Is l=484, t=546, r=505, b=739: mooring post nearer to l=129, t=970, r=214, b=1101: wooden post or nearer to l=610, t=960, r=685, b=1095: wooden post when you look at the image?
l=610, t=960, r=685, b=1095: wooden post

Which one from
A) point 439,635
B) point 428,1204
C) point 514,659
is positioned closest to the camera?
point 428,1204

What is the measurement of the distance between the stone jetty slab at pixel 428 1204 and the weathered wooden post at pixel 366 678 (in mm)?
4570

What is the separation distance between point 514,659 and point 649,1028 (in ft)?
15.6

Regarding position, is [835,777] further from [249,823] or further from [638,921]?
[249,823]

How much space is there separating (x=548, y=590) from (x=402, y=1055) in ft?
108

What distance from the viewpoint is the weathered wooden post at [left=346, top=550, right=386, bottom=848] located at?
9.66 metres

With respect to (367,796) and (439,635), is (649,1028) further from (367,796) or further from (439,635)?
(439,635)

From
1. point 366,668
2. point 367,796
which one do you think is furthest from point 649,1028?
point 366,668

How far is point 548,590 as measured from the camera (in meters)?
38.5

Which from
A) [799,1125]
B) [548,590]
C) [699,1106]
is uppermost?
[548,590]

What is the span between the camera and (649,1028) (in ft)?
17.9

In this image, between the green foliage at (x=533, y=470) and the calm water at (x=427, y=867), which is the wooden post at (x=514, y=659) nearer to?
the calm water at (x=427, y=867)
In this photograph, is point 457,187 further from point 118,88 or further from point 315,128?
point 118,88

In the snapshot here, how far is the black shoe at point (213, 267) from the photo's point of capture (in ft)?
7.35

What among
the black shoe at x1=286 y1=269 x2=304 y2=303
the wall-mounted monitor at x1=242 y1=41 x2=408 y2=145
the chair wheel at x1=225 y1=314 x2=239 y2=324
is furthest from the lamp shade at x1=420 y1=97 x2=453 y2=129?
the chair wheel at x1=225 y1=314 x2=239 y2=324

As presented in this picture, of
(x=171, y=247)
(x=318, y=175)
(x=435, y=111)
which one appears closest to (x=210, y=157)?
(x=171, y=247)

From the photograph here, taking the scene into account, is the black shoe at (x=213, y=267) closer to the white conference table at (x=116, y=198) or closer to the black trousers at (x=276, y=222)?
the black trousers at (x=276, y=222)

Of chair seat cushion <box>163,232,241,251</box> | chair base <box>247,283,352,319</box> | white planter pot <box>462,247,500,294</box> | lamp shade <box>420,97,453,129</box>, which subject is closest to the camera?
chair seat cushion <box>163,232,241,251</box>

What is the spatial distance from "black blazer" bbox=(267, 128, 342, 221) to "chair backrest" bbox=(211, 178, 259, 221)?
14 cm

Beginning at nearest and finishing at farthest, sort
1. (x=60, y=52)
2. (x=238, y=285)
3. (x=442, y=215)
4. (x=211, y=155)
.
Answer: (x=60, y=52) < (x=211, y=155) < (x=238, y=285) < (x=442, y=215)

═══

• Task to carry out
Reproduce, word for word, the lines of the listing above, starting with the line that contains "From the photograph" and continuing through the last line of the listing.

• Expected answer
From the photograph here, taking the scene into account, is the black shoe at (x=213, y=267) closer to the white conference table at (x=116, y=198) or closer to the black trousers at (x=276, y=222)?
the black trousers at (x=276, y=222)

Of chair seat cushion <box>163,232,241,251</box> | chair base <box>247,283,352,319</box> | white planter pot <box>462,247,500,294</box> | lamp shade <box>420,97,453,129</box>, which subject is closest to the camera?
chair seat cushion <box>163,232,241,251</box>

What is the spatial distance from "black blazer" bbox=(267, 128, 342, 221) to "chair backrest" bbox=(211, 178, 259, 221)?
14 cm

Beginning at nearest and finishing at farthest, sort
1. (x=60, y=52)
2. (x=238, y=285)
3. (x=442, y=215)
4. (x=211, y=155)
.
Answer: (x=60, y=52) < (x=211, y=155) < (x=238, y=285) < (x=442, y=215)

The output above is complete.